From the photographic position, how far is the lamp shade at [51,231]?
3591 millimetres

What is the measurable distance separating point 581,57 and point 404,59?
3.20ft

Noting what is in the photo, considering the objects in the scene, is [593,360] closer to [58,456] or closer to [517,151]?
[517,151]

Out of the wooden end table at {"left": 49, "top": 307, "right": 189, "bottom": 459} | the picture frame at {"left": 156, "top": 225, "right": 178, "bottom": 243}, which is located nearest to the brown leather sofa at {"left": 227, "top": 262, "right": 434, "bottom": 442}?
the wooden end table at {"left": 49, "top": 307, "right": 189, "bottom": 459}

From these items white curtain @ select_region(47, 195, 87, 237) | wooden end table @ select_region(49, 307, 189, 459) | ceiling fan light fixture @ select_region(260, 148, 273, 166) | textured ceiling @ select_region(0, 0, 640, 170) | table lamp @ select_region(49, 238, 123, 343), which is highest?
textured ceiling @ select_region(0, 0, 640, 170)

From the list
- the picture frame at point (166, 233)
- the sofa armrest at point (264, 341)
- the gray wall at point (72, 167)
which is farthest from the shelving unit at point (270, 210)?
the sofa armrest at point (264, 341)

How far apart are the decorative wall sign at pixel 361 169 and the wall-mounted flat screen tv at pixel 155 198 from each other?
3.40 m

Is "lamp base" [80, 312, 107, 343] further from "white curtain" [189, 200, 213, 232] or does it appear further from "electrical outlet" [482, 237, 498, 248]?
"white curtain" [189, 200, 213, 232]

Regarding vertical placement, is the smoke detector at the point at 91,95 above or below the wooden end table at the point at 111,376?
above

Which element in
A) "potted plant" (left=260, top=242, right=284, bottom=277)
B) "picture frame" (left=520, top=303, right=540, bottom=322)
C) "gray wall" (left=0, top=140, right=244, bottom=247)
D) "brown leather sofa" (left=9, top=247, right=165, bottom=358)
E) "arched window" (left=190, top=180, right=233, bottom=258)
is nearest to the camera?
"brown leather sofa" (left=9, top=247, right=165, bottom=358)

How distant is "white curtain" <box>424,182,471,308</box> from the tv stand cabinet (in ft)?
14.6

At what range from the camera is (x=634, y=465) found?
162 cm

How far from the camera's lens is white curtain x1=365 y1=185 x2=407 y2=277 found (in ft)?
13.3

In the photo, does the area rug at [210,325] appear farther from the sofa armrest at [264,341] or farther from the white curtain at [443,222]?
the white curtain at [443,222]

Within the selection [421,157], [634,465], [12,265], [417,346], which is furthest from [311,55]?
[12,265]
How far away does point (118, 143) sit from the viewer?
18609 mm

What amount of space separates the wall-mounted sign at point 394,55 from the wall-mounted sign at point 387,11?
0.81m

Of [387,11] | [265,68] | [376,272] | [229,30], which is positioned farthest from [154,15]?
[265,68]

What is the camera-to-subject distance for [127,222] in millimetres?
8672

Description of the task:
Switch every "wall-mounted sign" in the records above to "wall plaque" and reproduce them with nothing else altered.

Complete response:
From the photographic position, how far is the lamp shade at [51,231]?
3591 millimetres

What is the measurable distance separating point 581,57 and point 404,59?
3.20ft

Noting what is in the photo, considering the objects in the scene, is [593,360] closer to [58,456] or closer to [517,151]?
[517,151]

Out of the wooden end table at {"left": 49, "top": 307, "right": 189, "bottom": 459} | the picture frame at {"left": 156, "top": 225, "right": 178, "bottom": 243}, which is located nearest to the brown leather sofa at {"left": 227, "top": 262, "right": 434, "bottom": 442}?
the wooden end table at {"left": 49, "top": 307, "right": 189, "bottom": 459}

From these items white curtain @ select_region(47, 195, 87, 237) | wooden end table @ select_region(49, 307, 189, 459) | ceiling fan light fixture @ select_region(260, 148, 273, 166) | textured ceiling @ select_region(0, 0, 640, 170) | table lamp @ select_region(49, 238, 123, 343), which is highest?
textured ceiling @ select_region(0, 0, 640, 170)

From the list
- the picture frame at point (166, 233)
- the sofa armrest at point (264, 341)
- the gray wall at point (72, 167)
which is farthest from the shelving unit at point (270, 210)?
the sofa armrest at point (264, 341)

How far apart are the decorative wall sign at pixel 361 169 and the wall-mounted flat screen tv at pixel 155 198 from each other?
3.40 m

Is "lamp base" [80, 312, 107, 343] further from "white curtain" [189, 200, 213, 232] or does it appear further from "electrical outlet" [482, 237, 498, 248]?
"white curtain" [189, 200, 213, 232]

Regarding vertical placement, is the smoke detector at the point at 91,95 above or below the wooden end table at the point at 111,376?
above

Which element in
A) "potted plant" (left=260, top=242, right=284, bottom=277)
B) "picture frame" (left=520, top=303, right=540, bottom=322)
C) "gray wall" (left=0, top=140, right=244, bottom=247)
D) "brown leather sofa" (left=9, top=247, right=165, bottom=358)
E) "arched window" (left=190, top=180, right=233, bottom=258)
is nearest to the camera?
"brown leather sofa" (left=9, top=247, right=165, bottom=358)

How distant is "white curtain" <box>424,182,471,308</box> from the tv stand cabinet (in ft)?
14.6

At what range from the camera is (x=634, y=465) found?
162 cm

How far from the camera's lens is white curtain x1=365 y1=185 x2=407 y2=277 found (in ft)?
13.3

In the photo, does the area rug at [210,325] appear farther from the sofa armrest at [264,341] or farther from the white curtain at [443,222]?
the white curtain at [443,222]

Within the selection [421,157], [634,465], [12,265], [417,346], which is furthest from [311,55]?
[12,265]
How far away does point (118, 143) sit from the viewer?
18609 mm

What amount of space separates the wall plaque at point 394,55 from the wall plaque at point 387,11?
0.81m

Of [387,11] | [265,68] | [376,272] | [229,30], which is positioned farthest from [154,15]?
[265,68]

What is the camera-to-subject distance for [127,222] in millimetres?
8672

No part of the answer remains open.